Billig's research interests included early Shi'ite literature. He began work on an edition of Basa'ir ad-Darajat, a compilation of Hadiths among Shias.

In the late 1920s, Billig was involved in advancing efforts to teach Arabic in Jewish schools in the Yishuv. He participated in the inaugural meeting in 1927 of Arthur Biram and David Yellin's "committee for Arabic studies in high schools". At the meeting, the committee agreed to compose an Arabic Reader textbook, edited by Billig and David Yellin's son Avinoam Yellin, an Arabic scholar and orientalist. Despite the outbreak of the 1929 Palestine riots, progress on the textbook continued, and Billig and Yellin published their textbook Mukhtarat al-Qira'a (lit. 'Collections of Readings') in 1931, the first ever educational material designed for Hebrew-speaking students.

In the introduction, the editors expressed hope that the book would facilitate Arabic studies. Billig and Yellin included classic Arabic compositions, from the Pre-Islamic era through the modern period, that the editors hoped Jewish students would learn. The textbook was also published in Hebrew and English.

==Death==
On 22 August 1936, Billig was killed while sitting at his desk in the study of his home in the Jerusalem suburbs by an Arab who shot at Billig through the shutters.

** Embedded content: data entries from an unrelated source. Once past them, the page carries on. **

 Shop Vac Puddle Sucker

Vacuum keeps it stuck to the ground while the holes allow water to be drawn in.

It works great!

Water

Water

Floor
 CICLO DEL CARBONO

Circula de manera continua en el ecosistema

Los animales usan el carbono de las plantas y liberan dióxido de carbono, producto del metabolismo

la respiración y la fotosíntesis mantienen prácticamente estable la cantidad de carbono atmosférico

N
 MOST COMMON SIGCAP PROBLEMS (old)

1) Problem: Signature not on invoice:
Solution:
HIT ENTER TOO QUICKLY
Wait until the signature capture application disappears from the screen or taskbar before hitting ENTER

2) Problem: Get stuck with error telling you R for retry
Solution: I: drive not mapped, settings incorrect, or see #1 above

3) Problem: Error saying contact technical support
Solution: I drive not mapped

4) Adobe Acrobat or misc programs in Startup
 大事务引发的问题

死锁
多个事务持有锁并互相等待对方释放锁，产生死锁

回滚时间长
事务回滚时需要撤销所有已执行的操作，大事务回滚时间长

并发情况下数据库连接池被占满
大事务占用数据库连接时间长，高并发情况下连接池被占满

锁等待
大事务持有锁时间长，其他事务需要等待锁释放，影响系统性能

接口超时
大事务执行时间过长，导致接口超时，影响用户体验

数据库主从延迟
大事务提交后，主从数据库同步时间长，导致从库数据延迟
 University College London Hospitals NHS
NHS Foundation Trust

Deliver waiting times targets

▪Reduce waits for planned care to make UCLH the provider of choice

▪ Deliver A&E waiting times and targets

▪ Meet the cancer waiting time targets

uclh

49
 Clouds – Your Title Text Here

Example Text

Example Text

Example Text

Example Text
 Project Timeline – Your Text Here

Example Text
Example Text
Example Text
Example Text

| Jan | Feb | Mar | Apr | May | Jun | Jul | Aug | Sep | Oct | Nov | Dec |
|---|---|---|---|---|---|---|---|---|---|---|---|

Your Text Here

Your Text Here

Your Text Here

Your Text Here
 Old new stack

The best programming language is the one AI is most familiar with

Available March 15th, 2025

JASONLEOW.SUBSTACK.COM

At the time of his death, he was working on Basa'ir ad-Darajat, and his corpse was found surrounded by Arabic manuscripts. Billig was one of three Jews killed by Arabs on 22 August, and one of 73 Jews killed since the beginning of the Arab revolt. Hebrew University closed on 23 August in mourning over Billig's murder. According to Yonatan Mendel of Ben-Gurion University, Billig's murder "shook the world of Jewish Orientalism in Palestine to its foundations". Shelomo Dov Goitein dedicated his Hebrew version of Genealogies of the Nobles by 9th century Muslim historian Al-Baladhuri, published in 1938, to Billig.

Billig's death was linked with that of Avinoam Yellin, a frequent Billig collaborator and the son of David Yellin, who was killed in October 1937 during the 1936–1939 Arab revolt in Palestine. Both men had dedicated their lives to the study of and friendship with Arabs. Their deaths marked the symbolic death of the Arabic Reader and signaled a change in Arabic studies for Jewish schools in Palestine, from a grammarian approach to one more practical.